** INFORMATION **
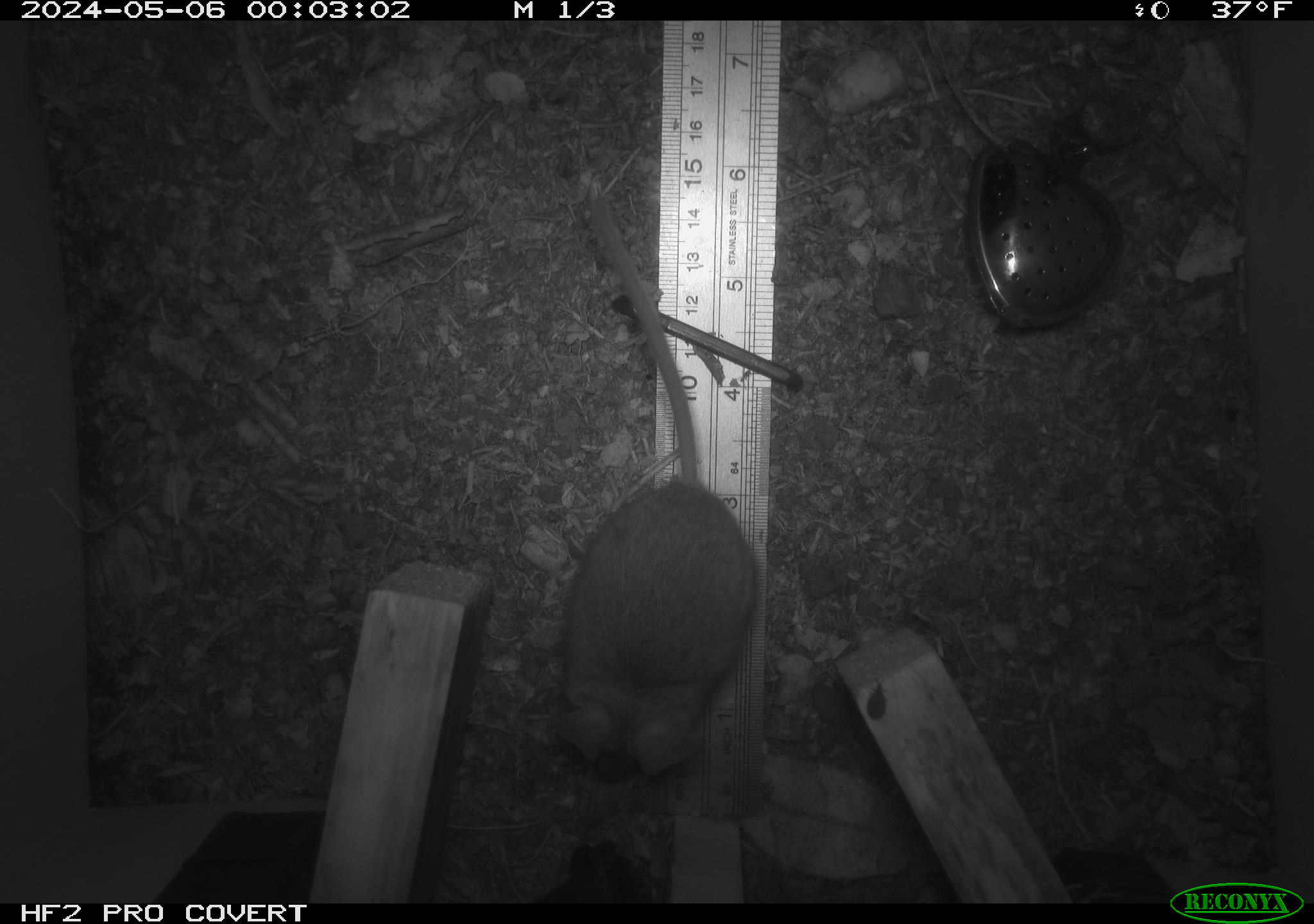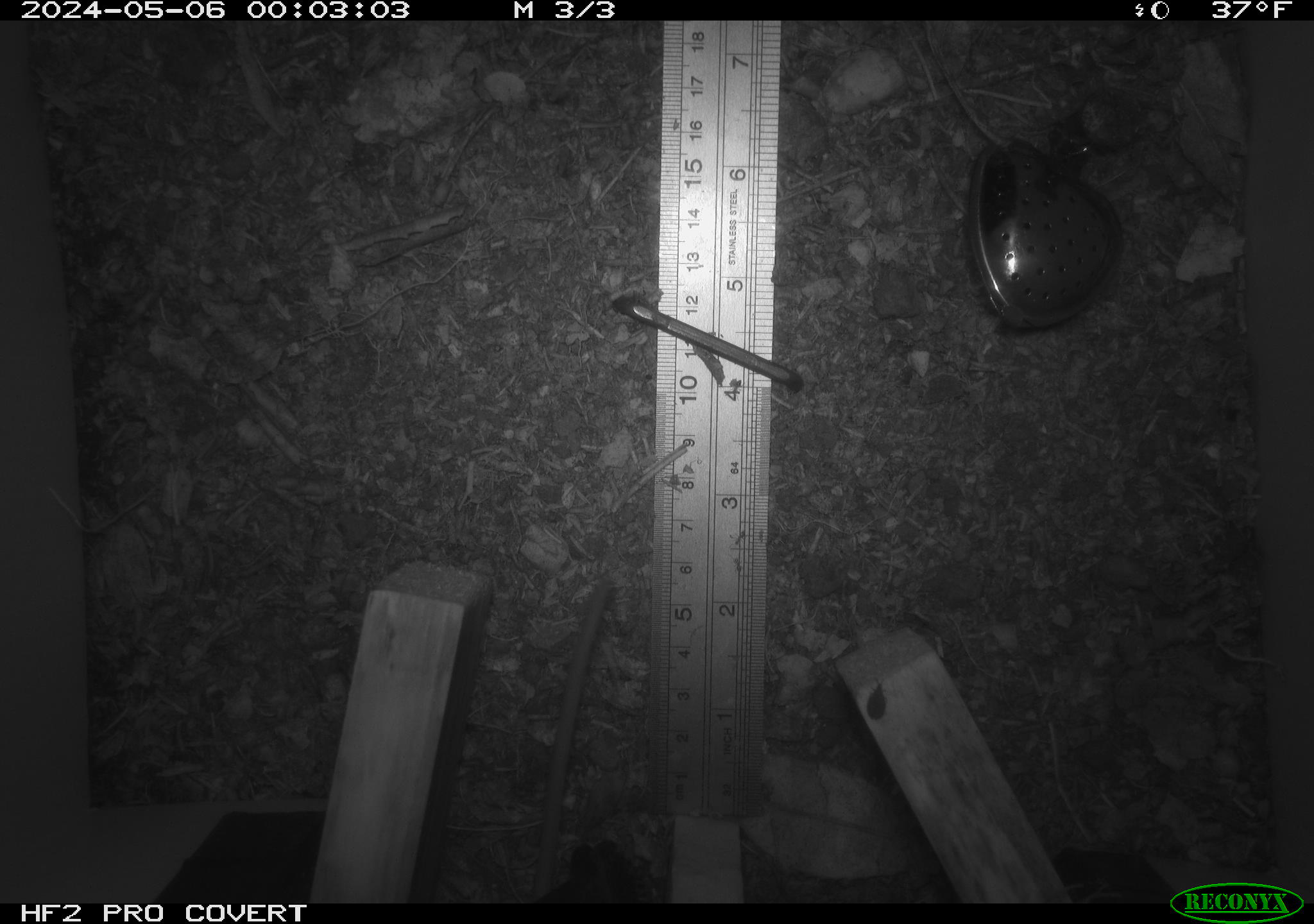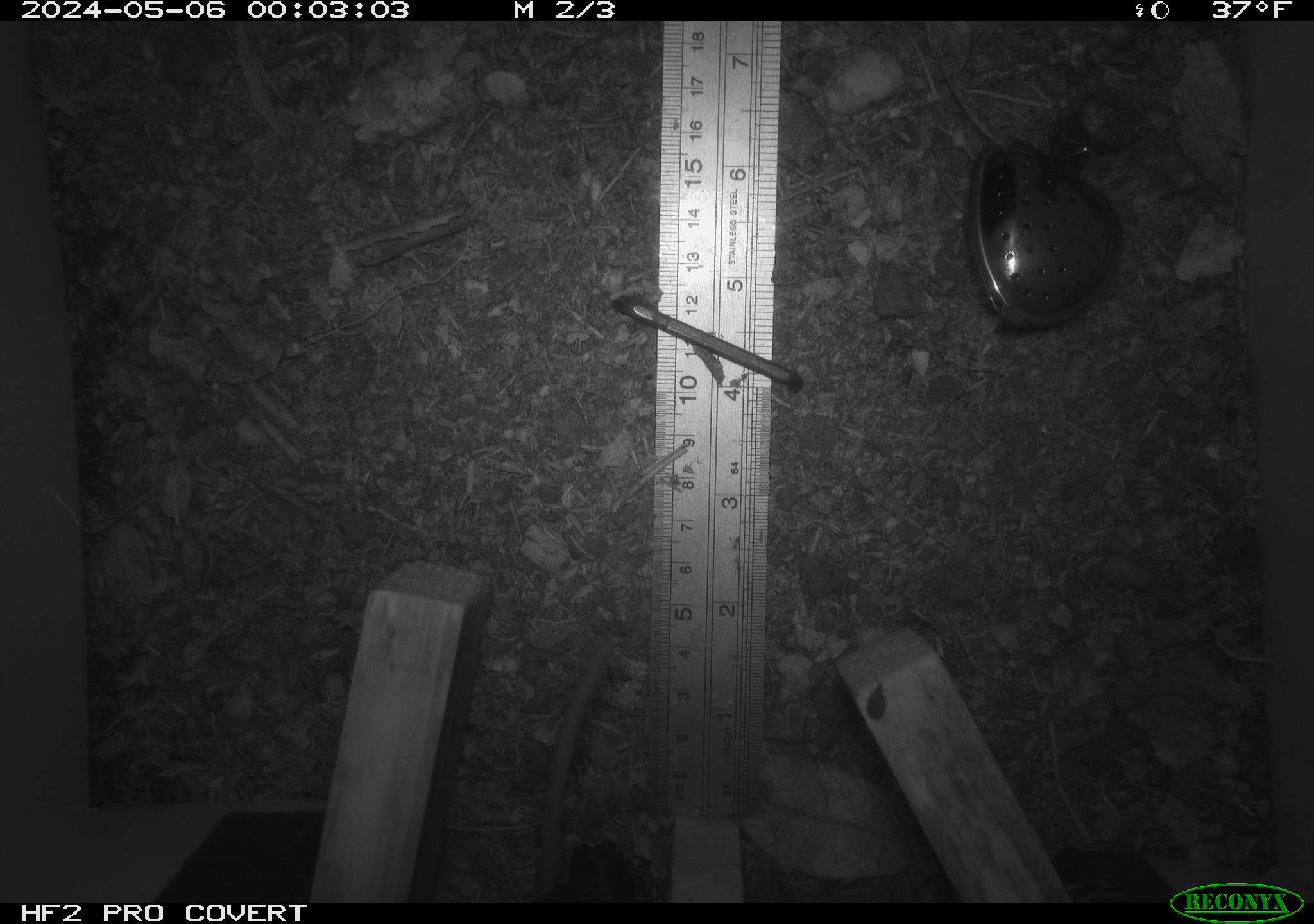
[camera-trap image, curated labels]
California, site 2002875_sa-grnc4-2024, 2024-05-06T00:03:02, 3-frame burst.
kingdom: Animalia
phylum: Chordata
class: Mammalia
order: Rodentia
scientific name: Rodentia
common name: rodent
--
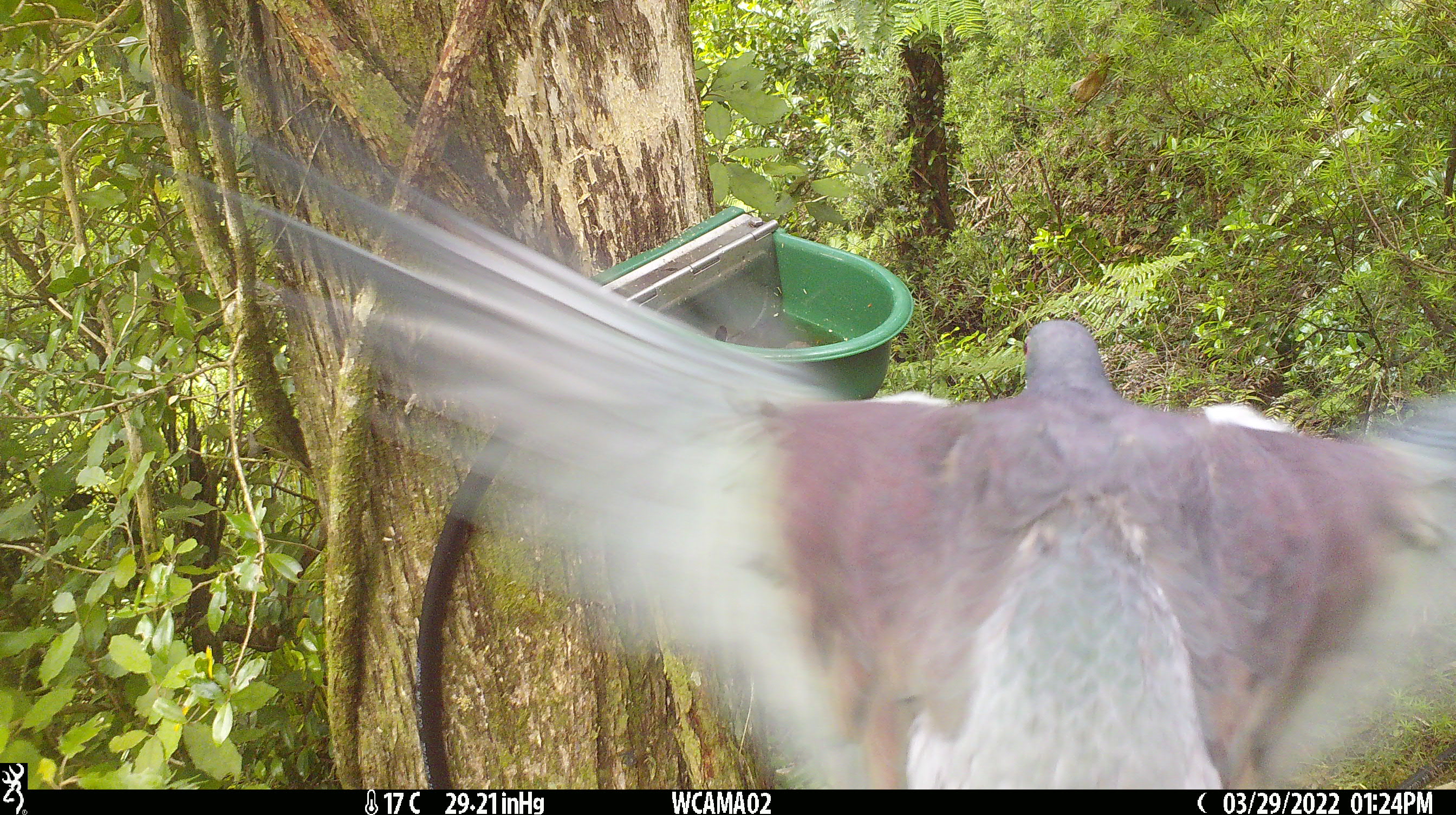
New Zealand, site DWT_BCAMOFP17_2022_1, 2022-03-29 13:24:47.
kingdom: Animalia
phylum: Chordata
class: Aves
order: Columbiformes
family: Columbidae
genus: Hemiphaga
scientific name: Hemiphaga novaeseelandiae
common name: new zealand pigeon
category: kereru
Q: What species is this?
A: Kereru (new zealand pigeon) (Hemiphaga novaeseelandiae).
---
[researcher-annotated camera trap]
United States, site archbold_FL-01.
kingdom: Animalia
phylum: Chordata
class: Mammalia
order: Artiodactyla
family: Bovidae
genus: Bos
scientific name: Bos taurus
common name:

** EXERCISE **
Pull every line containing "site" from the entries above and copy it.

** PROBLEM SOLUTION **
California, site 2002875_sa-grnc4-2024, 2024-05-06T00:03:02, 3-frame burst.
New Zealand, site DWT_BCAMOFP17_2022_1, 2022-03-29 13:24:47.
United States, site archbold_FL-01.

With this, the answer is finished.